Data section:
· · · ·
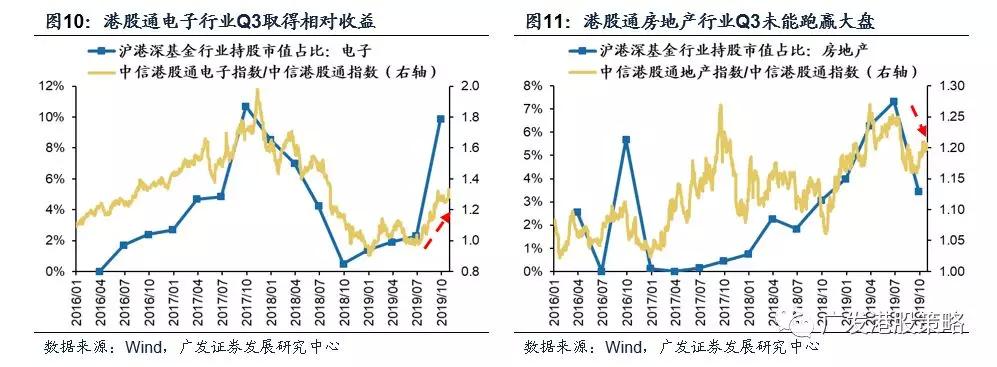 19Q3沪港深基金配置全景图:非银金融仓位最高,电子行业增配幅度最大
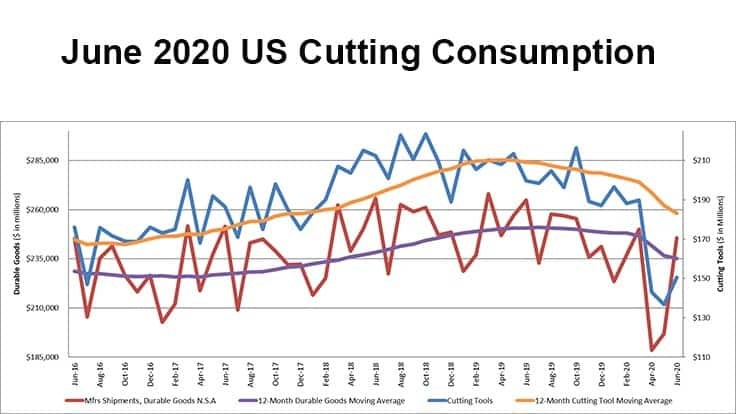 US cutting tool orders up 10.1% from May 2020
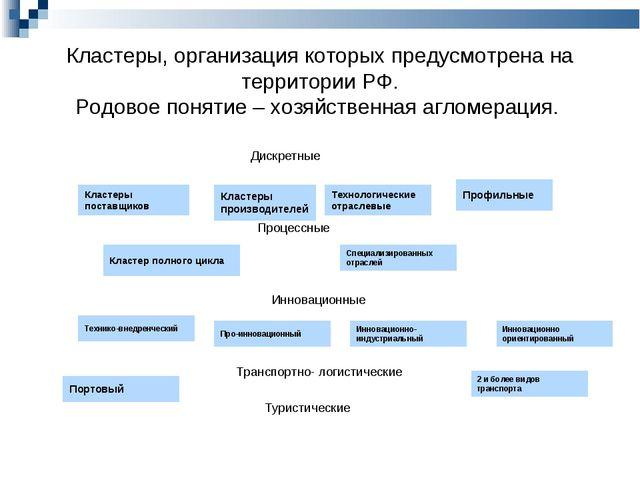 Кластеры, организация которых предусмотрена на территории РФ. Родовое понятие...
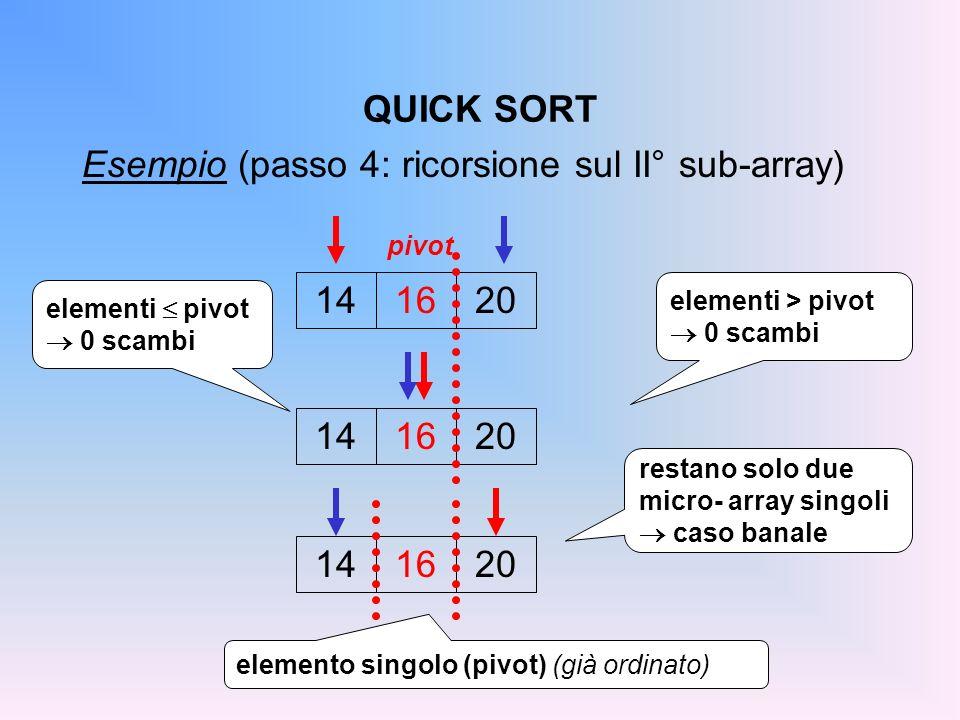 Esempio (passo 4: ricorsione sul II° sub-array)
· · · ·
What you are asked to do: Give the listing again exactly, excluding pictures.

Output below:
 19Q3沪港深基金配置全景图:非银金融仓位最高,电子行业增配幅度最大
 US cutting tool orders up 10.1% from May 2020
 Кластеры, организация которых предусмотрена на территории РФ. Родовое понятие...
 Esempio (passo 4: ricorsione sul II° sub-array)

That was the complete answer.